What the task asks —
From the listing below, extract every line in which the word "Plasmodium" appears.

** Data shown follows **

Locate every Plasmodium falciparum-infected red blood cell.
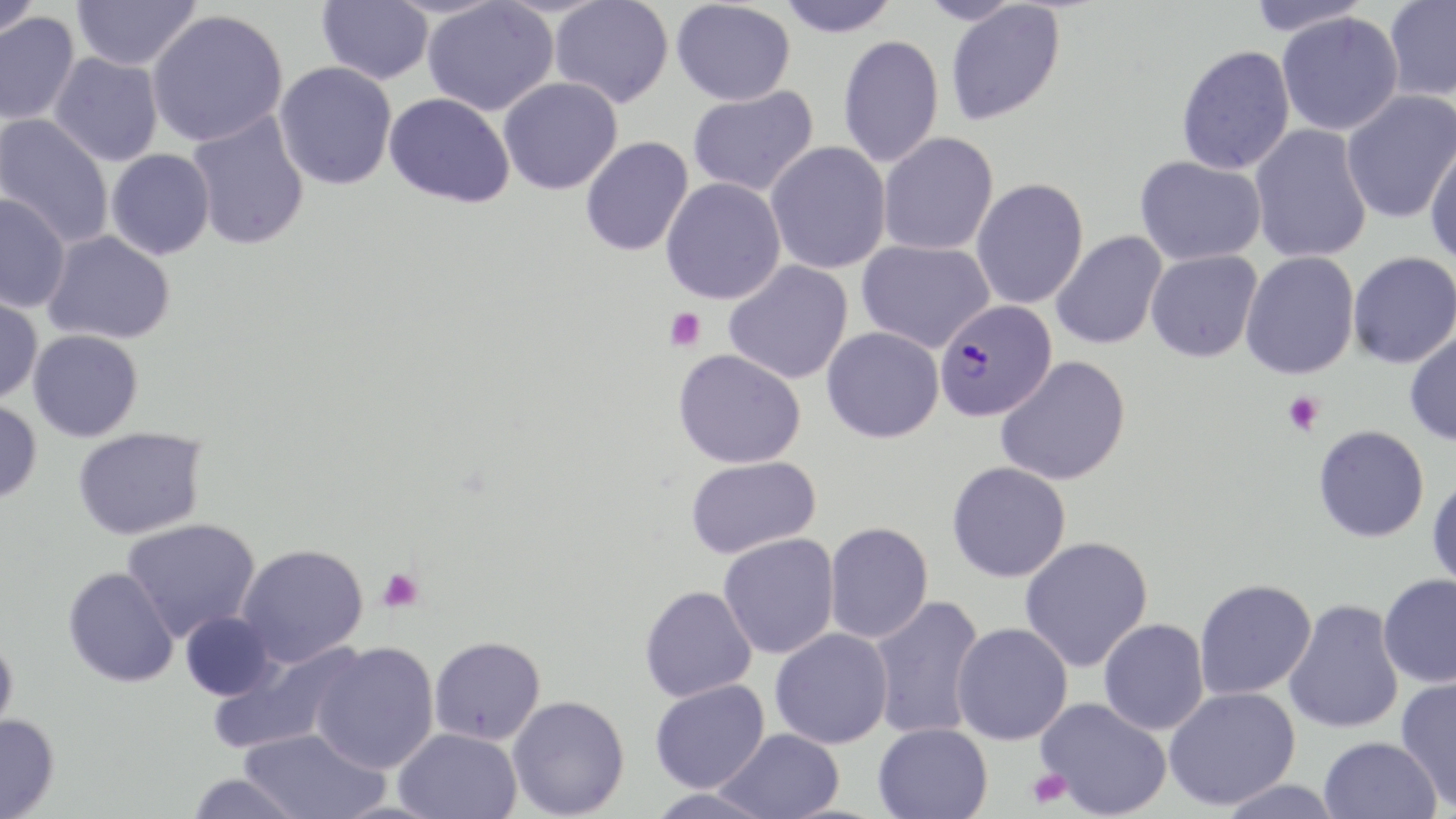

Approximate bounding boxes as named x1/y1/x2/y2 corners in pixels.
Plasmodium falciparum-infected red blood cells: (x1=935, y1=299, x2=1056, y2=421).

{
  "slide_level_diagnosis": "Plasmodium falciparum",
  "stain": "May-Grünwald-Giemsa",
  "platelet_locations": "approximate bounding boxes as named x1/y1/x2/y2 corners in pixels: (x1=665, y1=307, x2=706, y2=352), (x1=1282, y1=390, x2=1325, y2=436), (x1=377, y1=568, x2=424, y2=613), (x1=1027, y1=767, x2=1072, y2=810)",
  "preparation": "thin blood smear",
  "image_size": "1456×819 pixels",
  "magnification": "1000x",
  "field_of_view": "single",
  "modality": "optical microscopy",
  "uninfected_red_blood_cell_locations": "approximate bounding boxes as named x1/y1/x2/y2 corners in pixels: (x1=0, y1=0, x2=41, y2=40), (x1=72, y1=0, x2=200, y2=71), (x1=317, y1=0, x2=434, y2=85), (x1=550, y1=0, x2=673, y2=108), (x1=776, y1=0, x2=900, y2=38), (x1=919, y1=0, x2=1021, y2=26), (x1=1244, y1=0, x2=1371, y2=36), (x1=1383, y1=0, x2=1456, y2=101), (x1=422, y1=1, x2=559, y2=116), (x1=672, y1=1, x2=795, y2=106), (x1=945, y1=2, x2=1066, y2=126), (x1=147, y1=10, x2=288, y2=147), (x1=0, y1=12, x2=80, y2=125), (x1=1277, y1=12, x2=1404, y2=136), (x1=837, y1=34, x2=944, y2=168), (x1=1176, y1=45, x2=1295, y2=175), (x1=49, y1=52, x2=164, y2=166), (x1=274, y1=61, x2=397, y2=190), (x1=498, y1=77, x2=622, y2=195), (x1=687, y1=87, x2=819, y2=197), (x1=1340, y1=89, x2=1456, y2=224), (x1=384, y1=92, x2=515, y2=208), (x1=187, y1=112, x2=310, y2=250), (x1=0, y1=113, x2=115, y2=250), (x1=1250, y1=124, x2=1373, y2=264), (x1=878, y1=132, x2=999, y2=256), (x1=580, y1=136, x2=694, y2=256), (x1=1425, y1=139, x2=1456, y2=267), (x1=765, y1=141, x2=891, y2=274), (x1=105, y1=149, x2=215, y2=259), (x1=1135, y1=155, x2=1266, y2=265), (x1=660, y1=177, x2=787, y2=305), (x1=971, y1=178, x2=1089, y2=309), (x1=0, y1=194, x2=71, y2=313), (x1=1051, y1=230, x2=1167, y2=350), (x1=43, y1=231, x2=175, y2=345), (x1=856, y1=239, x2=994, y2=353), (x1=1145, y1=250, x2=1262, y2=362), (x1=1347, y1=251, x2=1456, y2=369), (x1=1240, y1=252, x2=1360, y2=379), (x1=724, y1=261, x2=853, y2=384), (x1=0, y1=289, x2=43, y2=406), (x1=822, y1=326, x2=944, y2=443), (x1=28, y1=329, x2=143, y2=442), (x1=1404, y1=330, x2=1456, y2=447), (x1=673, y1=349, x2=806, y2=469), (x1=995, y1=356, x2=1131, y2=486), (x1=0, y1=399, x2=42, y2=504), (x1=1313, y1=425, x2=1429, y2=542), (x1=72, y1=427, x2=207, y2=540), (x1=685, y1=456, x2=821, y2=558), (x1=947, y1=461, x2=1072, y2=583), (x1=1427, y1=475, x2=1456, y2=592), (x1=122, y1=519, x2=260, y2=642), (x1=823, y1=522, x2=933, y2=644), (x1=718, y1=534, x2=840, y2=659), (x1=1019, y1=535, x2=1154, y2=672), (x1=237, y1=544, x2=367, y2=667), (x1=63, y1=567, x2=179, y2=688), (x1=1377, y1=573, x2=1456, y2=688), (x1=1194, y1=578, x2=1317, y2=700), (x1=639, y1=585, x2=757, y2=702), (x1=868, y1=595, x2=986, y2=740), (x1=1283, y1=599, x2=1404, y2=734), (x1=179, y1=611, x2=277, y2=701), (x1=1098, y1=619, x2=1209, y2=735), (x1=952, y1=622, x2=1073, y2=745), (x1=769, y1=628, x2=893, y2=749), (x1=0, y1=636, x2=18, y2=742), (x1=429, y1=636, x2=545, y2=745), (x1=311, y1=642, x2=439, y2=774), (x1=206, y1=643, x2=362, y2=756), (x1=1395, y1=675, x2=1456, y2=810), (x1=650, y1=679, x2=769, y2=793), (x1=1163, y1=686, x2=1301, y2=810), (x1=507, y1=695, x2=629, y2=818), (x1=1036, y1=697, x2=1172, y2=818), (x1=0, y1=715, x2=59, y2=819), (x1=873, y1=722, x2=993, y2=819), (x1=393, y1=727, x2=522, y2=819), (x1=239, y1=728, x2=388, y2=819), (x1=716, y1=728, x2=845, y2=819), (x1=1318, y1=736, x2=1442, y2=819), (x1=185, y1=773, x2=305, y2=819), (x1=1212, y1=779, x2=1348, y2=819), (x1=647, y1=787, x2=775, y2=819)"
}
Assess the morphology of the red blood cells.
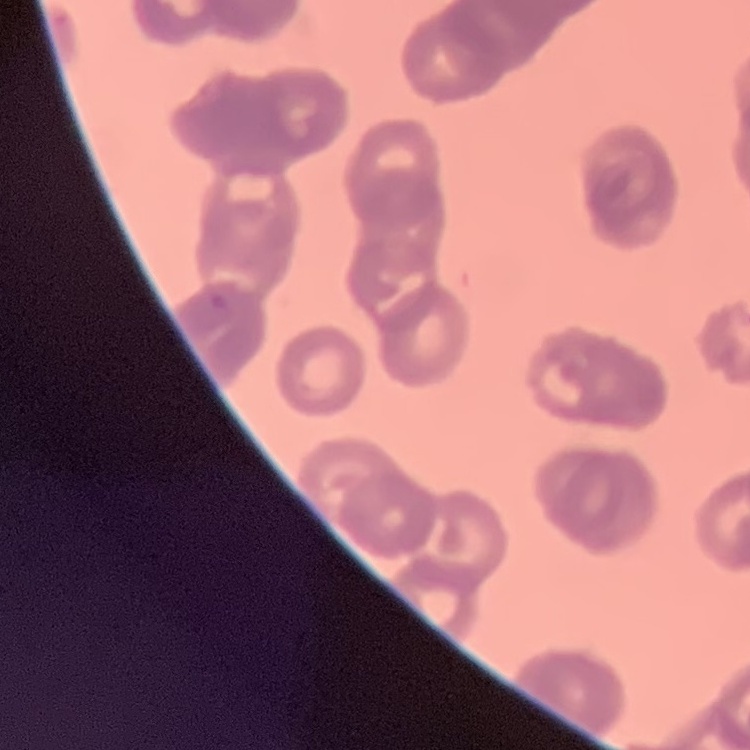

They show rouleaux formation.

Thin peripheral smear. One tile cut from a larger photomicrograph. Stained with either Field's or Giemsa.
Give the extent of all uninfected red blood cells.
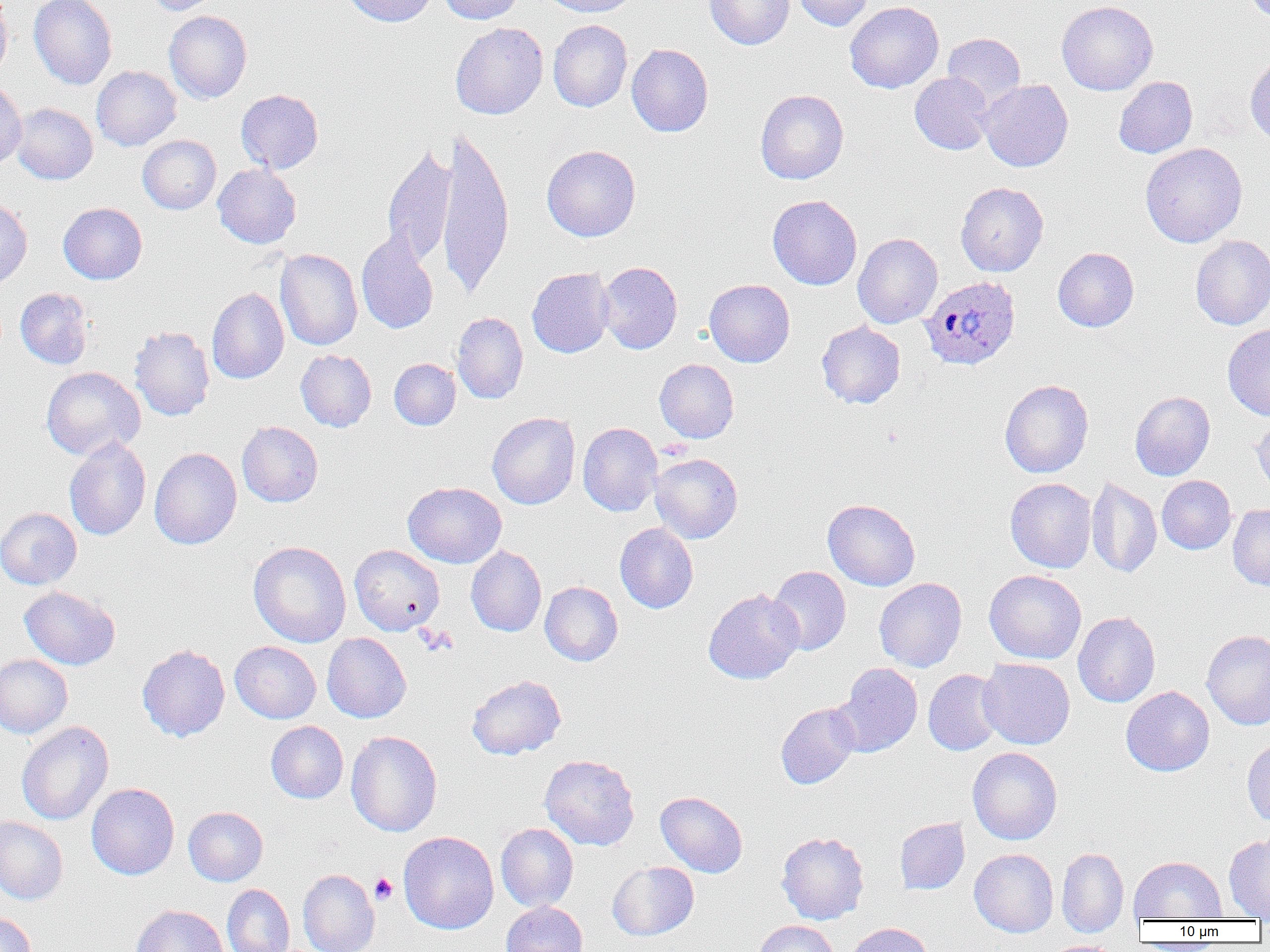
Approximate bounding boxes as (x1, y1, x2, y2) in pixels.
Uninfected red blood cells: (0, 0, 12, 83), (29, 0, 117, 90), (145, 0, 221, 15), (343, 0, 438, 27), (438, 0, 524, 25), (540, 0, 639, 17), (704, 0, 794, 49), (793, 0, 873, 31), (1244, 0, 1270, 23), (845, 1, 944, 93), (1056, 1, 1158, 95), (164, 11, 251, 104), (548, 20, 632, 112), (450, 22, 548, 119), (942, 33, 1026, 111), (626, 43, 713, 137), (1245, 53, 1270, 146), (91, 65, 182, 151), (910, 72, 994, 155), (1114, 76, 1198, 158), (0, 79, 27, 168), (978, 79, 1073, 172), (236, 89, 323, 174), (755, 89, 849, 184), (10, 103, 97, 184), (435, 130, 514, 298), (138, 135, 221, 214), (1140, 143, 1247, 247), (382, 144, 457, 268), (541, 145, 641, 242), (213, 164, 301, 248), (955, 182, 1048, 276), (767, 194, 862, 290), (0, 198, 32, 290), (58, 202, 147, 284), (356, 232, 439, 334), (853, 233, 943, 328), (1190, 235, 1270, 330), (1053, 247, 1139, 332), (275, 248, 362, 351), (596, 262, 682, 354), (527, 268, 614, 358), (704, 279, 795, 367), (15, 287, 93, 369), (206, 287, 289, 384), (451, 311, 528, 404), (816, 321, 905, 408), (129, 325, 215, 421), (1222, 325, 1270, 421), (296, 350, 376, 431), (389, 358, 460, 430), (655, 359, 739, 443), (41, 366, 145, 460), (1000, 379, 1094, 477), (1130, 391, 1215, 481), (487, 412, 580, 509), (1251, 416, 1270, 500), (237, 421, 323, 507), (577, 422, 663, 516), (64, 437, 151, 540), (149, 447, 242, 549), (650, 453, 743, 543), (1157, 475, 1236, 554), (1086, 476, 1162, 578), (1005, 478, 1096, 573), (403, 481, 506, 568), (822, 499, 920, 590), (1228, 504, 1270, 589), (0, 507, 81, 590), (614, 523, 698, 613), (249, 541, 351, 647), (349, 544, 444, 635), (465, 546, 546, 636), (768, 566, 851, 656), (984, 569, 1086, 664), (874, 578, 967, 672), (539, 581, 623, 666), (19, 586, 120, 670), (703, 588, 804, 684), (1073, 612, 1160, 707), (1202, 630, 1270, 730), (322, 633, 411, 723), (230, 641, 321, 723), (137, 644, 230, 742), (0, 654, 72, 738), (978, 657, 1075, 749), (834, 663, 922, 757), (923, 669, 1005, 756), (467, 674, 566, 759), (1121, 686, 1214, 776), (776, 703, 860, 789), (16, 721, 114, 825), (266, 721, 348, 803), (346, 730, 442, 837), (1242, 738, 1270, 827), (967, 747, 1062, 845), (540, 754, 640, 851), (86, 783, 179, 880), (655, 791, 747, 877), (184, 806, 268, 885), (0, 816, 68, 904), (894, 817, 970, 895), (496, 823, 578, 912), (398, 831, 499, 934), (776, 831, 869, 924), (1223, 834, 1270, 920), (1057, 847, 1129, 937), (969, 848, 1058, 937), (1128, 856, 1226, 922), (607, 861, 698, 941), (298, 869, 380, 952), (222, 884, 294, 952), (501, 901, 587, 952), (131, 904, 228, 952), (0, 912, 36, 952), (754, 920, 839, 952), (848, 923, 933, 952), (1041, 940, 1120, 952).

** End of Data shown **

Your solution —
Locate every Plasmodium falciparum-infected red blood cell.
Plasmodium falciparum-infected red blood cells: (x1=935, y1=299, x2=1056, y2=421).
  "slide_level_diagnosis": "Plasmodium falciparum",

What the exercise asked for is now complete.